### Written task
Exactly as written, quote every line that follows, skipping the images.

### Material provided
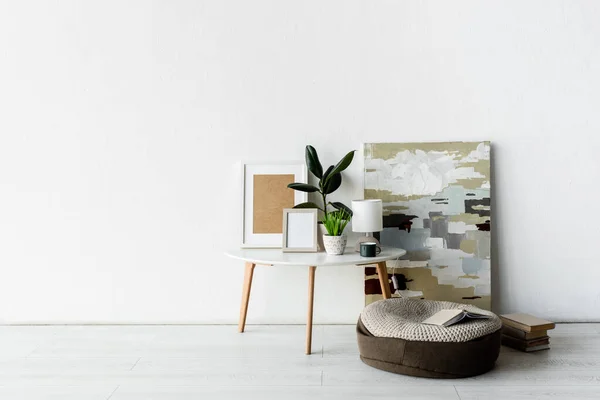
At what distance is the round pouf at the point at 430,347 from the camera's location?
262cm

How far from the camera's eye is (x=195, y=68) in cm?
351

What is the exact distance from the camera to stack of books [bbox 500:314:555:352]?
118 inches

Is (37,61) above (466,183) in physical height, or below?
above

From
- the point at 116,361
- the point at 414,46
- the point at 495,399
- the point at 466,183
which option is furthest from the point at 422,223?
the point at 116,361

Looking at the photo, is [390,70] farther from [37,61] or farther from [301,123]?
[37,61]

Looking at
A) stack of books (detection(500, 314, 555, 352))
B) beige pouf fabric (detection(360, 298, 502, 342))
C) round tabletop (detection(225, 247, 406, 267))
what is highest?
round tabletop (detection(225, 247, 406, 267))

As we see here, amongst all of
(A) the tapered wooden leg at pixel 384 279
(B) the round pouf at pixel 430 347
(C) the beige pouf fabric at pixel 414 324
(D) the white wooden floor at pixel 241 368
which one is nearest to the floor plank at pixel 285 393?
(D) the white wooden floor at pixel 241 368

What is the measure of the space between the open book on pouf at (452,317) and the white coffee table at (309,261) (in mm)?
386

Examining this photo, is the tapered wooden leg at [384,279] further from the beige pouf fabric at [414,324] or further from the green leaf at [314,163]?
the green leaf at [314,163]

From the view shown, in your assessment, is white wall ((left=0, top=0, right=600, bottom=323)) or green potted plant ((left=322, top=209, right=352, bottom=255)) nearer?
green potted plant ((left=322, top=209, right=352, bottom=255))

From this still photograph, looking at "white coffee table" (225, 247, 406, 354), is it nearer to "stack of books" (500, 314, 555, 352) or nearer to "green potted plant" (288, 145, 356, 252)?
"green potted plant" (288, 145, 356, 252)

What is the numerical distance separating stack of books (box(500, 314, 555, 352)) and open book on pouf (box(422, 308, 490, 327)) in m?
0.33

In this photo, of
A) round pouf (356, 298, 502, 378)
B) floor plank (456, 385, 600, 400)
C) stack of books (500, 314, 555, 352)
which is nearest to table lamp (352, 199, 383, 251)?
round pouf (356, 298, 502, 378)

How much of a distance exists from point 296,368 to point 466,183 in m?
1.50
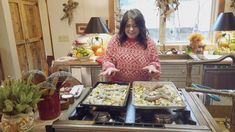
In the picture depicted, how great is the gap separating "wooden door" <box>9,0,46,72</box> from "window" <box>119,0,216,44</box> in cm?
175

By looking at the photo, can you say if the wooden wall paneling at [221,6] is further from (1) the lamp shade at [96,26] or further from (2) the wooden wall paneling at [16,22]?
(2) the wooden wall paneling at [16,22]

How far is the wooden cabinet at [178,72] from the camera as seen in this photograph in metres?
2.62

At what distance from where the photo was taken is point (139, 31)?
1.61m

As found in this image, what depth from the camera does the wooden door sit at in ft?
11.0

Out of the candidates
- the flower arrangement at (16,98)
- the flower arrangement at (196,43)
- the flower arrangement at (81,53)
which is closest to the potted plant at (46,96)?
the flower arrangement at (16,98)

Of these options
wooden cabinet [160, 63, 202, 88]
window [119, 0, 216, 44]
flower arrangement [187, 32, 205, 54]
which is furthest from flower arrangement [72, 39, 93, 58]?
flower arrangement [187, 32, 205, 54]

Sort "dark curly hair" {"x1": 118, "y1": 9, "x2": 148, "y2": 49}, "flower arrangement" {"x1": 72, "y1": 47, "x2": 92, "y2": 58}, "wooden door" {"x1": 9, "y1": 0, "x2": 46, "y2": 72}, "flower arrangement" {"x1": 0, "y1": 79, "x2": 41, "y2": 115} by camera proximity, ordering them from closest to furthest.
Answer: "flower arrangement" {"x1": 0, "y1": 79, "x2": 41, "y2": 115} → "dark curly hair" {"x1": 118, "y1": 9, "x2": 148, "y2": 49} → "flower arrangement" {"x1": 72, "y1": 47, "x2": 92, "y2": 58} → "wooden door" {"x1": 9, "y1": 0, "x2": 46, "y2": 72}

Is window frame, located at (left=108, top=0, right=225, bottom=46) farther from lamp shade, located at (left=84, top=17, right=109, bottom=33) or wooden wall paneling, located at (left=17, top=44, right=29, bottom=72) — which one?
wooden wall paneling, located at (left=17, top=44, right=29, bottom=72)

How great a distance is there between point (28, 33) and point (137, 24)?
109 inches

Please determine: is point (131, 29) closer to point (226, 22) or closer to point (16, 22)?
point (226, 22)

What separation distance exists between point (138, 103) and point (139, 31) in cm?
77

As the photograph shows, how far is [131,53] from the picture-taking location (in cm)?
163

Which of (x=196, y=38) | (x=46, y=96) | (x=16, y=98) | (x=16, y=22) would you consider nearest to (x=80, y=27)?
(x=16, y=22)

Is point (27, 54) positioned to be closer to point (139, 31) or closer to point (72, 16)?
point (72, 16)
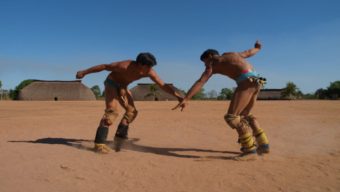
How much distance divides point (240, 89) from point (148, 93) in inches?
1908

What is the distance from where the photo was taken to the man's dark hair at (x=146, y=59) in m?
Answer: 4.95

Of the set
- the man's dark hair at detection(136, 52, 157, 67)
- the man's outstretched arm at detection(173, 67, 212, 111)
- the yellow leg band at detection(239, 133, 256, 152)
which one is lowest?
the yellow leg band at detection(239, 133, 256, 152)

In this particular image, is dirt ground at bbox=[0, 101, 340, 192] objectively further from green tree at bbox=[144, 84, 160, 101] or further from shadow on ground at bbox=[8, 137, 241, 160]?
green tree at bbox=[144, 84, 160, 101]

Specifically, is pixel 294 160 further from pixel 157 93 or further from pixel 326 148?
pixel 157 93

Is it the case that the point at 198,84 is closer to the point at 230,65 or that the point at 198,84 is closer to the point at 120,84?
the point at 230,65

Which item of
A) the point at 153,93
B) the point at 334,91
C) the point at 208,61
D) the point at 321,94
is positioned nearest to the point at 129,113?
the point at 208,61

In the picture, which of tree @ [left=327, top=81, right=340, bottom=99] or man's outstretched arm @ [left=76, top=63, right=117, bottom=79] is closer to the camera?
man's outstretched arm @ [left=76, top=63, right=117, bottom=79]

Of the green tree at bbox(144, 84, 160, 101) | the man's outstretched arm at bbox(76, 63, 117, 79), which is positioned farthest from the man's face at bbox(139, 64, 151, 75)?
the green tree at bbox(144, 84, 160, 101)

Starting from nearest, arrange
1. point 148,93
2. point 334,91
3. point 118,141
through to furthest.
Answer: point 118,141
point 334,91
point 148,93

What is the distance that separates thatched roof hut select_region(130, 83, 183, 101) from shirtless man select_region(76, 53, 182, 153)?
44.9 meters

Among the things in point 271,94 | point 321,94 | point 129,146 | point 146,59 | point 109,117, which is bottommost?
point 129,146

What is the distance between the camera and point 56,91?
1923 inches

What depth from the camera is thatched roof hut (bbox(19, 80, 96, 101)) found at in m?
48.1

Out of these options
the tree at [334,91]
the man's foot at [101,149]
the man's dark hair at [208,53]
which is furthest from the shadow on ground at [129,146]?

### Exercise output
At what distance is the round pouf at the point at 430,347 from the camera's location?
262cm

How far from the camera's eye is (x=195, y=68) in cm?
351

What is the exact distance from the camera to stack of books [bbox 500:314:555:352]?
118 inches

Is (37,61) above (466,183) in physical height, or below?
above

From
- the point at 116,361
- the point at 414,46
- the point at 495,399
- the point at 466,183
which option is furthest from the point at 422,223?
the point at 116,361

Looking at the photo, is [390,70] farther from [37,61] or farther from [301,123]?
[37,61]

Looking at
A) stack of books (detection(500, 314, 555, 352))
B) beige pouf fabric (detection(360, 298, 502, 342))
C) round tabletop (detection(225, 247, 406, 267))
what is highest?
round tabletop (detection(225, 247, 406, 267))

As we see here, amongst all of
(A) the tapered wooden leg at pixel 384 279
(B) the round pouf at pixel 430 347
(C) the beige pouf fabric at pixel 414 324
(D) the white wooden floor at pixel 241 368
which one is nearest to the floor plank at pixel 285 393?
(D) the white wooden floor at pixel 241 368

What is the measure of the space between the open book on pouf at (452,317) and the white coffee table at (309,261) (in mm)?
386

Examining this photo, is the tapered wooden leg at [384,279] further from the beige pouf fabric at [414,324] or further from the green leaf at [314,163]?
the green leaf at [314,163]

From the view shown, in your assessment, is white wall ((left=0, top=0, right=600, bottom=323)) or green potted plant ((left=322, top=209, right=352, bottom=255)) nearer?
green potted plant ((left=322, top=209, right=352, bottom=255))

From this still photograph, looking at "white coffee table" (225, 247, 406, 354), is it nearer to "stack of books" (500, 314, 555, 352) or nearer to "green potted plant" (288, 145, 356, 252)?
"green potted plant" (288, 145, 356, 252)

What is the numerical distance separating stack of books (box(500, 314, 555, 352)) and open book on pouf (box(422, 308, 490, 327)) in m?
0.33

In this photo, of
A) round pouf (356, 298, 502, 378)
B) floor plank (456, 385, 600, 400)
C) stack of books (500, 314, 555, 352)
which is nearest to table lamp (352, 199, 383, 251)?
round pouf (356, 298, 502, 378)

How much of a distance exists from point 296,368 to point 466,183 in m?
1.50
In the picture depicted, how great is the gap separating "wooden door" <box>9,0,46,72</box> from "window" <box>119,0,216,44</box> in cm?
175

By looking at the photo, can you say if the wooden wall paneling at [221,6] is further from (1) the lamp shade at [96,26] or further from (2) the wooden wall paneling at [16,22]?
(2) the wooden wall paneling at [16,22]

How far is the wooden cabinet at [178,72] from the camera as seen in this photograph in metres?
2.62

At what distance from where the photo was taken is point (139, 31)?
1.61m

As found in this image, what depth from the camera does the wooden door sit at in ft?
11.0

Out of the candidates
- the flower arrangement at (16,98)
- the flower arrangement at (196,43)
- the flower arrangement at (81,53)
which is closest to the potted plant at (46,96)?
the flower arrangement at (16,98)

Of these options
wooden cabinet [160, 63, 202, 88]
window [119, 0, 216, 44]
flower arrangement [187, 32, 205, 54]
which is furthest from flower arrangement [72, 39, 93, 58]?
flower arrangement [187, 32, 205, 54]

Sort "dark curly hair" {"x1": 118, "y1": 9, "x2": 148, "y2": 49}, "flower arrangement" {"x1": 72, "y1": 47, "x2": 92, "y2": 58}, "wooden door" {"x1": 9, "y1": 0, "x2": 46, "y2": 72}, "flower arrangement" {"x1": 0, "y1": 79, "x2": 41, "y2": 115} by camera proximity, ordering them from closest to furthest.
Answer: "flower arrangement" {"x1": 0, "y1": 79, "x2": 41, "y2": 115} → "dark curly hair" {"x1": 118, "y1": 9, "x2": 148, "y2": 49} → "flower arrangement" {"x1": 72, "y1": 47, "x2": 92, "y2": 58} → "wooden door" {"x1": 9, "y1": 0, "x2": 46, "y2": 72}

Is window frame, located at (left=108, top=0, right=225, bottom=46) farther from lamp shade, located at (left=84, top=17, right=109, bottom=33) or wooden wall paneling, located at (left=17, top=44, right=29, bottom=72) — which one?
wooden wall paneling, located at (left=17, top=44, right=29, bottom=72)

How great a distance is there between point (28, 33) and point (137, 24)?
109 inches

Please determine: is point (131, 29) closer to point (226, 22) or closer to point (16, 22)?
point (226, 22)

What separation distance exists between point (138, 103) and point (139, 31) in cm?
77

As the photograph shows, how far is [131,53] from the picture-taking location (in cm)?
163

Which of (x=196, y=38) | (x=46, y=96) | (x=16, y=98) | (x=16, y=22) would you consider nearest to (x=80, y=27)?
(x=16, y=22)

Is point (27, 54) positioned to be closer to point (139, 31) or closer to point (72, 16)?
point (72, 16)
How much distance divides point (240, 89) from point (148, 93) in inches?
1908

What is the distance from where the photo was taken to the man's dark hair at (x=146, y=59) in m?
Answer: 4.95

Of the set
- the man's dark hair at detection(136, 52, 157, 67)
- the man's outstretched arm at detection(173, 67, 212, 111)
- the yellow leg band at detection(239, 133, 256, 152)
which one is lowest?
the yellow leg band at detection(239, 133, 256, 152)

In this particular image, is dirt ground at bbox=[0, 101, 340, 192] objectively further from green tree at bbox=[144, 84, 160, 101] or further from shadow on ground at bbox=[8, 137, 241, 160]?
green tree at bbox=[144, 84, 160, 101]

Specifically, is pixel 294 160 further from pixel 157 93 or further from pixel 326 148?
pixel 157 93

Is it the case that the point at 198,84 is closer to the point at 230,65 or that the point at 198,84 is closer to the point at 120,84?
the point at 230,65

Which item of
A) the point at 153,93
B) the point at 334,91
C) the point at 208,61
D) the point at 321,94
is positioned nearest to the point at 129,113?
the point at 208,61

In the picture, which of tree @ [left=327, top=81, right=340, bottom=99] or man's outstretched arm @ [left=76, top=63, right=117, bottom=79] is closer to the camera?
man's outstretched arm @ [left=76, top=63, right=117, bottom=79]

Of the green tree at bbox(144, 84, 160, 101) | the man's outstretched arm at bbox(76, 63, 117, 79), which is positioned farthest from the man's face at bbox(139, 64, 151, 75)?
the green tree at bbox(144, 84, 160, 101)

Starting from nearest, arrange
1. point 148,93
2. point 334,91
3. point 118,141
through to furthest.
Answer: point 118,141
point 334,91
point 148,93

What is the distance that separates thatched roof hut select_region(130, 83, 183, 101) from shirtless man select_region(76, 53, 182, 153)?
44.9 meters

Among the things in point 271,94 | point 321,94 | point 129,146 | point 146,59 | point 109,117, which is bottommost?
point 129,146

What is the distance between the camera and point 56,91?
1923 inches

What depth from the camera is thatched roof hut (bbox(19, 80, 96, 101)) found at in m?
48.1

Out of these options
the tree at [334,91]
the man's foot at [101,149]
the man's dark hair at [208,53]
which is furthest from the shadow on ground at [129,146]?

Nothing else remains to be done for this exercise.